_Aim of the task_:
Arrange the material as a Markdown table with the columns Row and Line, starting at the line that contains "What is the physical" and ending at the last line of the material, and omit blank lines.

_Raw data_:
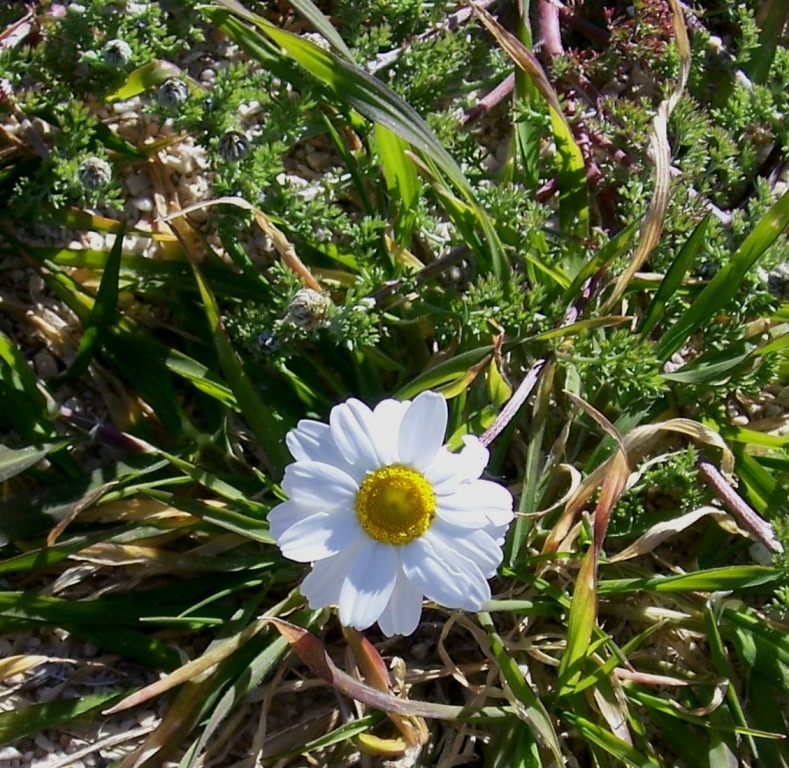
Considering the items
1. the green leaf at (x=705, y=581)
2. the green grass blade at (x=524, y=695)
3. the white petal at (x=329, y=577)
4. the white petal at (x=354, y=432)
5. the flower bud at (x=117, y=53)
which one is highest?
the flower bud at (x=117, y=53)

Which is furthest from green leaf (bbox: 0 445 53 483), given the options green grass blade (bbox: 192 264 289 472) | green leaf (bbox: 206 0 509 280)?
green leaf (bbox: 206 0 509 280)

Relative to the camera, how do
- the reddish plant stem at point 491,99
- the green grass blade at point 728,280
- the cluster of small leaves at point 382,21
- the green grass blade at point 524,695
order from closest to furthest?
the green grass blade at point 524,695
the green grass blade at point 728,280
the cluster of small leaves at point 382,21
the reddish plant stem at point 491,99

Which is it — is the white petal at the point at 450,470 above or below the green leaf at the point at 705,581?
above

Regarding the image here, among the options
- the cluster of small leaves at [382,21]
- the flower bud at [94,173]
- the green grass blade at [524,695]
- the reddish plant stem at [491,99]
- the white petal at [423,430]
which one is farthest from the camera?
the reddish plant stem at [491,99]

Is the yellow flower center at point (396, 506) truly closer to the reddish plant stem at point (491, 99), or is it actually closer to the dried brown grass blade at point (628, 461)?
the dried brown grass blade at point (628, 461)

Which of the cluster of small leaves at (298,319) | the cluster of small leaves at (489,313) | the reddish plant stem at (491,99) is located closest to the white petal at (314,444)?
the cluster of small leaves at (298,319)

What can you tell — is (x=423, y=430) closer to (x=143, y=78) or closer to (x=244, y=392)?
(x=244, y=392)

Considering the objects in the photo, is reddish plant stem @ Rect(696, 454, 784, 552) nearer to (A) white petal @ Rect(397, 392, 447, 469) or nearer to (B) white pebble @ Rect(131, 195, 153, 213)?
(A) white petal @ Rect(397, 392, 447, 469)
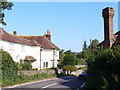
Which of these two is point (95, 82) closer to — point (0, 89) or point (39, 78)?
point (0, 89)

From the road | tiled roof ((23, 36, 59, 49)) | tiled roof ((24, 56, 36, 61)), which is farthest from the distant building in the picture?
tiled roof ((23, 36, 59, 49))

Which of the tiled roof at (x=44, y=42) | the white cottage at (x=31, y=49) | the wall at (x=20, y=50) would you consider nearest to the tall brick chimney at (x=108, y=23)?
the white cottage at (x=31, y=49)

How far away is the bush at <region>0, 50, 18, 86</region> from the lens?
25.7 meters

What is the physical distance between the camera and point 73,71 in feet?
187

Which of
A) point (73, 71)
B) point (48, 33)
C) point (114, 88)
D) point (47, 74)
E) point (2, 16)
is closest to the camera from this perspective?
point (114, 88)

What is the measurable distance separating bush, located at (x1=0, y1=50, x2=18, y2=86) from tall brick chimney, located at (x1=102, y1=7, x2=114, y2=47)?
1234 centimetres

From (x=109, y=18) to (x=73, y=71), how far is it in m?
37.9

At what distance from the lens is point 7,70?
2675 cm

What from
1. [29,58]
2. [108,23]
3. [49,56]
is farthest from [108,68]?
[49,56]

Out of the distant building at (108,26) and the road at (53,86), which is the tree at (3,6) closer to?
the road at (53,86)

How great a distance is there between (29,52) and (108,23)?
102 feet

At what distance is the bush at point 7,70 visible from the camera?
25.7 meters

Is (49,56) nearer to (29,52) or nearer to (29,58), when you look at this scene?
(29,52)

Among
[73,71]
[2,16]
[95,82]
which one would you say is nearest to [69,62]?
[73,71]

_Output below_:
| Row | Line |
|---|---|
| 1 | What is the physical distance between the camera and point 73,71 in feet? |
| 2 | 187 |
| 3 | Which of |
| 4 | A) point (73, 71) |
| 5 | B) point (48, 33) |
| 6 | C) point (114, 88) |
| 7 | D) point (47, 74) |
| 8 | E) point (2, 16) |
| 9 | is closest to the camera from this perspective? |
| 10 | point (114, 88) |
| 11 | What is the measurable distance separating bush, located at (x1=0, y1=50, x2=18, y2=86) from tall brick chimney, located at (x1=102, y1=7, x2=114, y2=47)? |
| 12 | 1234 centimetres |
| 13 | From (x=109, y=18) to (x=73, y=71), how far is it in m? |
| 14 | 37.9 |
| 15 | At what distance from the lens is point 7,70? |
| 16 | 2675 cm |
| 17 | What from |
| 18 | 1. [29,58] |
| 19 | 2. [108,23] |
| 20 | 3. [49,56] |
| 21 | is farthest from [108,68]? |
| 22 | [49,56] |
| 23 | Out of the distant building at (108,26) and the road at (53,86), which is the tree at (3,6) closer to? |
| 24 | the road at (53,86) |
| 25 | How great a distance is there between (29,52) and (108,23)? |
| 26 | 102 feet |
| 27 | At what distance is the bush at point 7,70 visible from the camera? |
| 28 | 25.7 meters |
| 29 | Is (49,56) nearer to (29,52) or nearer to (29,58), when you look at this scene? |
| 30 | (29,52) |
| 31 | Among |
| 32 | [73,71] |
| 33 | [2,16] |
| 34 | [95,82] |
| 35 | which one would you say is nearest to [69,62]? |
| 36 | [73,71] |